The picture is also gorgeously shot, the black and white cinematography giving us a life where men and women live, play, fight and drink by night, only to look strangely awkward in the daylight (Ghost remarks how beautiful Jess looks in the sunlight partly because she’s never in the sunlight). Though it has less the ragged experimentalism of Shadows, the composition and interiors and the lack of an actual street life (it’s just a lot of darkness out there, or a depressing pool lighting up the outside of Jess’ pad) powerfully conveys the claustrophobia of club life. One second it’s fun and dancing, the next it’s Vince Edwards punching and screaming about needles in pockets, hollering about dope fiends. Everything feels entombed and perilous all at once. Never mind how anyone breaks through this life, how does anyone break through this room? The picture is something near a masterpiece.
But, never mind all that.
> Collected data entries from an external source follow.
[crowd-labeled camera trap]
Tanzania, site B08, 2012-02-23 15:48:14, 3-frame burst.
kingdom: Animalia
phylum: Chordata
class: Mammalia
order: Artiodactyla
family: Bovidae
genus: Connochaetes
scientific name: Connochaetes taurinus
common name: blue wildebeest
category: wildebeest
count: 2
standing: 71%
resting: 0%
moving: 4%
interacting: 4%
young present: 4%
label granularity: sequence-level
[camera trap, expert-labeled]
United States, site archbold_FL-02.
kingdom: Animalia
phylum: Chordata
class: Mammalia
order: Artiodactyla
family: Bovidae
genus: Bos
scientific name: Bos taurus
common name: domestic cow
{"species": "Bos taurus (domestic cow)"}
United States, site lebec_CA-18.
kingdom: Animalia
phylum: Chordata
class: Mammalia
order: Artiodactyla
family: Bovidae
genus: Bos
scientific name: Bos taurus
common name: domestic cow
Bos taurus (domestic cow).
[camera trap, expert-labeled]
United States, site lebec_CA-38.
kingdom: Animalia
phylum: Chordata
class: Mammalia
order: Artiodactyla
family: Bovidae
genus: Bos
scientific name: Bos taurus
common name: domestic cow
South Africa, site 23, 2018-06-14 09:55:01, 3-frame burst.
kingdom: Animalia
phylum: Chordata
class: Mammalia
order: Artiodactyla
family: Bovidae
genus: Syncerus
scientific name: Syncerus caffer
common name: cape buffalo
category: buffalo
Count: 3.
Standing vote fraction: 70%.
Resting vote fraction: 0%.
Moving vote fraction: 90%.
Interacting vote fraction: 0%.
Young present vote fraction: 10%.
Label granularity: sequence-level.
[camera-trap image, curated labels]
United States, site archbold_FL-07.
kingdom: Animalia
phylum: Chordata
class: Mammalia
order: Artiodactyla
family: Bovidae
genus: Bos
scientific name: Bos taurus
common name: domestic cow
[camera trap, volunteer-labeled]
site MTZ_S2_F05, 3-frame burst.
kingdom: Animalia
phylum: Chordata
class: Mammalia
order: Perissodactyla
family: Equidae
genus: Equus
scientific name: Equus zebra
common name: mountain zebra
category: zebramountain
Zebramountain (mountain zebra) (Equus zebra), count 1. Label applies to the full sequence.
Like Ghost compromising his 100 percent artistic vision, Cassavetes wasn’t happy with the end result. He didn’t get the edit he wanted (and that edit would have been interesting, likely greater than this one). The movie didn’t do well and some of those ready to attack him for going commercial jumped on him. He wound up making another picture for Paramount that proved even more upsetting (A Child Is Waiting) and would eventually make one of his finest films, Faces.
As Cassavetes said about working with the studio: “All I care about is making a movie I believe in. Everyone else in the room with me, they’re concerned with figures rather than people and emotions. They only care about money. There are no artists in the room with me, only bankers. I’m all alone.”
Making art just for money? Compromise? Thankfully, Cassavetes created his own kind of career so he wouldn’t have to. But, Too Late Blues’ Ghost? He might get the group back together and go places. Other than that, he’s miserable. Miserable in a magnificent movie.